The story is about a bounty hunter who falls in love with his mark and that has been the plot line for over ten years. That’s really the only thing that hasn’t changed since 2003 when I started writing it.
When I was in high school, I was a campy fool. The biggest proof of this is a novel I wrote called “American Dreams.” This was maybe my third or fourth novel and since I was under 18 and writing about sex it was complete shit. Some bits were salvageable (there’s a particularly nice scene in a basement/volex engine room which made it into Evasive), but some were laughable.
For example, Elliot, the criminal, was actually innocent in the original. He was an English teacher who had fled Victorian England and it’s anti-gay laws to live in pre-colonial America ( the education system isn’t that bad, I’ll explain in a moment). Before he managed to flee, he married a lesbian who left him in America to adventure. She missed him before long, though, and hired a bounty hunter to get him. The hunter thought Elliot was a con artist and Elliot had no idea what was going on; he was just a horny kid. I mean, I was- I mean… He was conflicted! Yeah. That was my plot.
As it turned out, that story was incredibly important to my career as a writer. The fledgling world Elliot and Alik (the original bounty hunter) inhabited had debuted in a different mess of a novel, but their literal journey that these two took as they walked and fucked all the way up the east coast got me planing and thinking. This story was my first trek into world building and one of the things I hear most often praised in my workshops is my ability to build a world.
The World of the Sectors
For example, I “discovered” Alik was not Alex because the midwife was illiterate.

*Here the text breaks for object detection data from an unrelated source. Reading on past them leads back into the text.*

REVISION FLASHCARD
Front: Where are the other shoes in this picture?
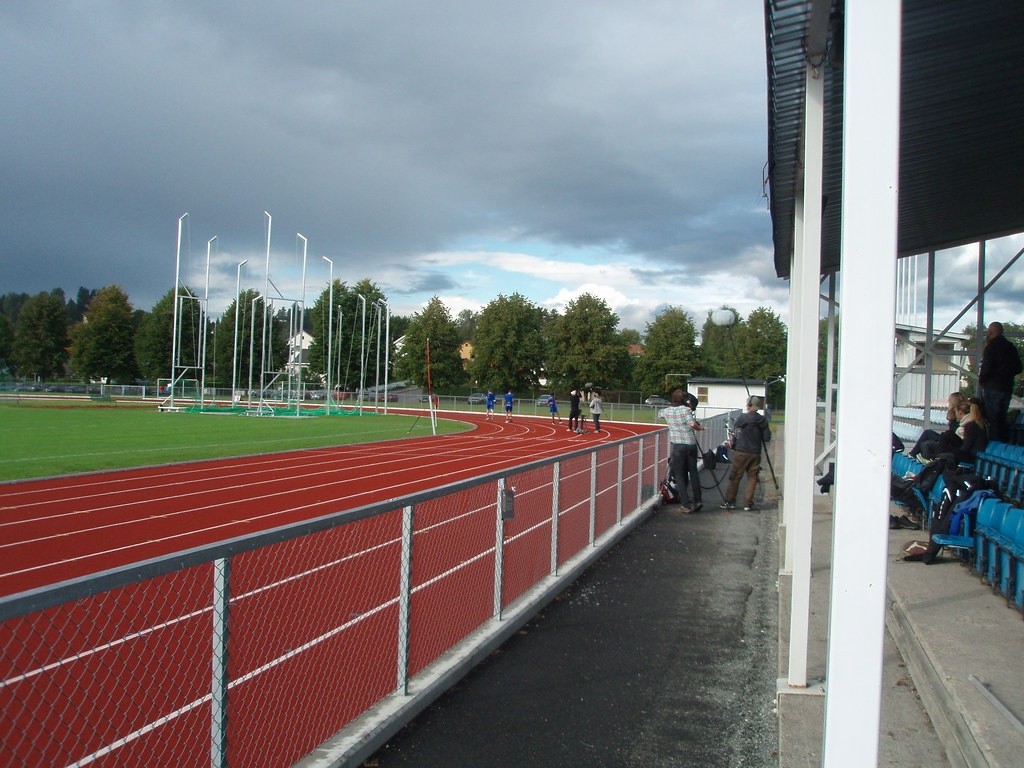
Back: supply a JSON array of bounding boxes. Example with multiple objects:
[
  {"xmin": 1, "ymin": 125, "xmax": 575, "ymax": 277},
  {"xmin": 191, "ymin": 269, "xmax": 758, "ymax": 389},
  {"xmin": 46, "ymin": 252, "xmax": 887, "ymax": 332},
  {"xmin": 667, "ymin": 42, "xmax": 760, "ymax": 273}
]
[
  {"xmin": 744, "ymin": 505, "xmax": 751, "ymax": 511},
  {"xmin": 573, "ymin": 429, "xmax": 577, "ymax": 433},
  {"xmin": 566, "ymin": 429, "xmax": 571, "ymax": 432},
  {"xmin": 509, "ymin": 419, "xmax": 512, "ymax": 423},
  {"xmin": 690, "ymin": 502, "xmax": 703, "ymax": 512},
  {"xmin": 678, "ymin": 505, "xmax": 692, "ymax": 513},
  {"xmin": 900, "ymin": 515, "xmax": 920, "ymax": 529},
  {"xmin": 594, "ymin": 430, "xmax": 599, "ymax": 433},
  {"xmin": 486, "ymin": 418, "xmax": 489, "ymax": 421},
  {"xmin": 720, "ymin": 502, "xmax": 737, "ymax": 509},
  {"xmin": 901, "ymin": 471, "xmax": 916, "ymax": 481},
  {"xmin": 889, "ymin": 514, "xmax": 900, "ymax": 529},
  {"xmin": 552, "ymin": 422, "xmax": 554, "ymax": 425},
  {"xmin": 504, "ymin": 420, "xmax": 508, "ymax": 423},
  {"xmin": 491, "ymin": 417, "xmax": 494, "ymax": 421},
  {"xmin": 558, "ymin": 422, "xmax": 563, "ymax": 424}
]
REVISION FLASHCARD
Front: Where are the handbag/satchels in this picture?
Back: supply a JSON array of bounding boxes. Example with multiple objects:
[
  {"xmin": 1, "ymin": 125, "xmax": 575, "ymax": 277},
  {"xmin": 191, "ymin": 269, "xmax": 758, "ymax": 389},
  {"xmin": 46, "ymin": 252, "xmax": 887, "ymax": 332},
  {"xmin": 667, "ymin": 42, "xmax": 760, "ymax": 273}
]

Elliot sees a broken and decayed statue of liberty (I know it’s a cliche, but I couldn’t resist in the new novel, either). There’s even a museum in homage to the fall of America. It was not a mistake that had someone running away from the Victorian ages and into a land inhabited by Native Americans and 1930’s gangsters.
In the ten years after this first adventure in camp, I would build and mold the world of the sectors into the complex future society that you’ll find in Evasive Love and in the other stories that inhabit that same world. Some of my favorite sectors include, Albion, which is a society that combines American materialize and media obsession with Steampunk/Victorian sensibilities, Cirque, which is an anarchy of castes and clowns, and Dockside, which is a mobile fishing community with an accent that is a mix of Louisiana’s Cajun and Northeastern Maine.
First Draft Hunted
I always meant to return to American Dreams and make Elliot into a serious character, a real criminal. I thought it would be fun to explore the moral dilemmas of falling in love with someone you are sending to prison.
Apparently, so did the people at Ellora’s Cave. One day back in 2012, I’m thinking sometime in October, I was scanning contests and content calls when I saw Ellora’s Cave asking for a story of any heat level, any pairing, about bounty hunters. I was intrigued because I remembered the campy old thing I had written in high school. With no serious thoughts of being published, I started to write it.
With in two weeks I had a first draft. I edited, pared down, read and reread until the deadline for submissions came. I spent the week before the submission deadline, checking and double-checking the guidelines, my query letter, my blurb. I submitted it and moved on. I’ve been submitting and moving on for a while now. I wasn’t expecting much.
Then in January, I found out I wasn’t rejected.
Once I got over the dancing and shouting at Skype (Sweetness was across the ocean when I received the joyful news), I puzzled over the draft I had sent. The one complaint I was given was that the language and sex scenes were too mild.
I was floored by this. I’ve been publishing pornography since I was in college and I always thought the difference between a romance novel and pornography was the language. I had no trouble fixing that; now it’s got reviews about how hot it is.
For the next eight months, my editor and I struggled through the monster that became Evasive Love. I was stunned by the sheer amount of errors that I hadn’t caught, little things I never thought about, and how incredibly inflexible the human body actually is during sex (oh yeah I guess that does kinda sound like he’s wrapping his spine around Kavan… hum, better fix that).
Coming Out as Gay Erotica Writer
By far the hardest thing that came out of this novel (besides your dicks, you sick freaks ) is explaining to my friends and family what all my work has been for. The inevitable question that comes after the statement, ‘I have a book coming out’ is ‘congratulations. What’s it about?’
I don’t think any other genre writer faces the potential embarrassment and judgment from that answer. Every writer faces criticism whether constructive of not, but few of us are actually risking revulsion with the answer. More than once I’ve muttered, “It’s a romantic sci-fi about a bounty hunter who falls in love with his mark” and quickly changed the subject to the writing process or anything else. I’ve never been so closeted. Yet, I can’t stand having something I’ve worked so hard for met with a sneer and a “Why would you want to write that?”
I have a lot more to write on the topic of shame and sex in America, the inequality given to romance and speculative fiction, and closets in general, but for now I’ll leave off with a very enthusiastic:
It’s a very explicit erotic science fiction romance about a bounty hunter who falls in love with the male criminal he’s after!